===== Records shown

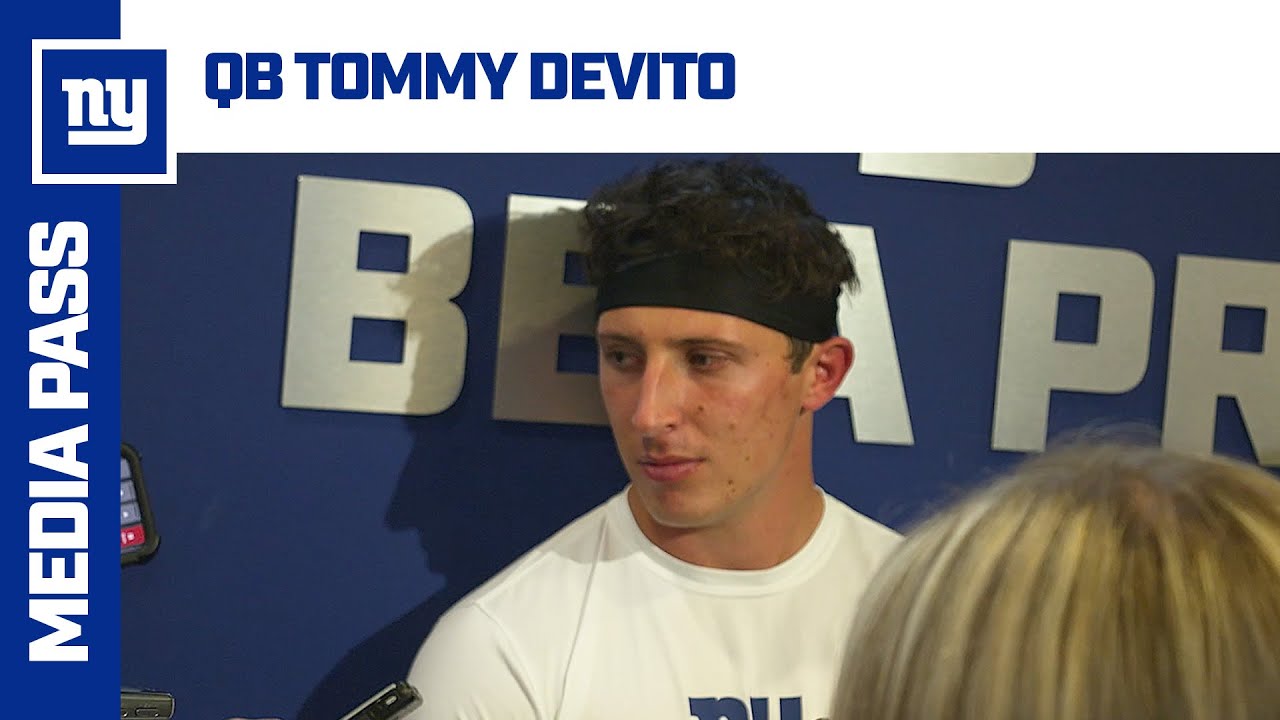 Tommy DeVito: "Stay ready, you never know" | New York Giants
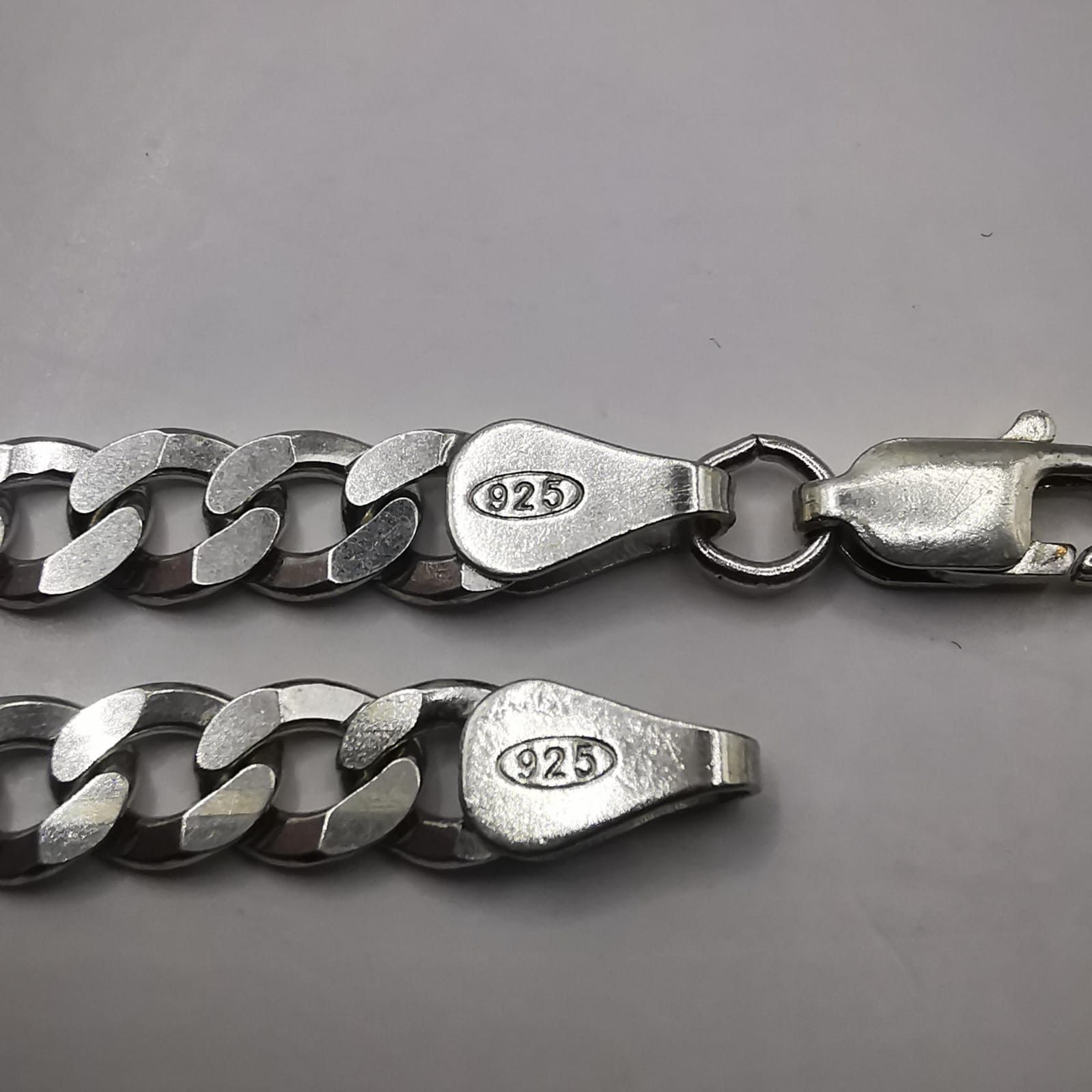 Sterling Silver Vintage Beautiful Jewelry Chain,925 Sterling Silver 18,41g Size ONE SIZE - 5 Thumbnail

==========
===== Records shown

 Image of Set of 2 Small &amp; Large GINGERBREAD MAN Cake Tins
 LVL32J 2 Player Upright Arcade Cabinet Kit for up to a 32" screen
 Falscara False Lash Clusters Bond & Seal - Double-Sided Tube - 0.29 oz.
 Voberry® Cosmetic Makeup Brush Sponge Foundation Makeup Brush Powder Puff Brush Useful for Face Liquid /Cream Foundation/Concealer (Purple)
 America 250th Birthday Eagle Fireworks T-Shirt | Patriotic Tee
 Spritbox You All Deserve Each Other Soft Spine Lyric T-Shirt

==========

Count the lines in the material above that contain the string "Shirt". Reply with the number alone.

- Problem solution:
2